» **Records for the task**
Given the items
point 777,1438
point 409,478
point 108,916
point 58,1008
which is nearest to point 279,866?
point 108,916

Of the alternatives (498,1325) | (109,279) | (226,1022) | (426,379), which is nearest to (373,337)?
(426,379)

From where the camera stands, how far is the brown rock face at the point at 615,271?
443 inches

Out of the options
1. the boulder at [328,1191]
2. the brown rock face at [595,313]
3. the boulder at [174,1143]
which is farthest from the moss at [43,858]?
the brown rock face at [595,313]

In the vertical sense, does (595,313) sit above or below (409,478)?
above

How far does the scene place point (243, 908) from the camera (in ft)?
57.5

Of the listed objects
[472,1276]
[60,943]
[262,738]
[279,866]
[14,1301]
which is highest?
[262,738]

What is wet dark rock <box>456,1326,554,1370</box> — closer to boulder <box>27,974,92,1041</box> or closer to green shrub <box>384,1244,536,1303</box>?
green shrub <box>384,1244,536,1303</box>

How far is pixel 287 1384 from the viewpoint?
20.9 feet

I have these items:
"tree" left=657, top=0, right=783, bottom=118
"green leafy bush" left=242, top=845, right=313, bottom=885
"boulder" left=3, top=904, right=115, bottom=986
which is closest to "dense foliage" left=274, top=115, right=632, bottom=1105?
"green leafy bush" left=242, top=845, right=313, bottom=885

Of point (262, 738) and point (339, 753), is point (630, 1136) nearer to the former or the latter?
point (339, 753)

» **Set task**
Quote all the records. Keep every word exact.

» **Answer to the task**
Given the items
point 777,1438
point 409,478
point 108,916
point 58,1008
which is nearest to point 279,866?
point 108,916

Of the alternatives (498,1325) | (109,279) | (226,1022) | (426,379), which is nearest to (373,337)?
(426,379)

From where the camera stands, how far is the brown rock face at the point at 615,271?
443 inches

Out of the options
1. the boulder at [328,1191]
2. the brown rock face at [595,313]
3. the boulder at [174,1143]
which is farthest from the moss at [43,858]?
the brown rock face at [595,313]

In the vertical sense, does (595,313) sit above or below (409,478)?
above

How far does the scene place point (243, 908) from the camera (in ft)?
57.5

Of the listed objects
[472,1276]
[60,943]
[262,738]
[279,866]
[14,1301]
which is highest?
[262,738]

What is wet dark rock <box>456,1326,554,1370</box> — closer to boulder <box>27,974,92,1041</box> or closer to green shrub <box>384,1244,536,1303</box>?
green shrub <box>384,1244,536,1303</box>

How far is pixel 287 1384 from the viewpoint?
20.9 feet

I have these items:
"tree" left=657, top=0, right=783, bottom=118
"green leafy bush" left=242, top=845, right=313, bottom=885
"boulder" left=3, top=904, right=115, bottom=986
which is closest to "dense foliage" left=274, top=115, right=632, bottom=1105?
"green leafy bush" left=242, top=845, right=313, bottom=885

Of point (262, 738) and point (339, 753), is point (630, 1136) nearer to the former or the latter?
point (339, 753)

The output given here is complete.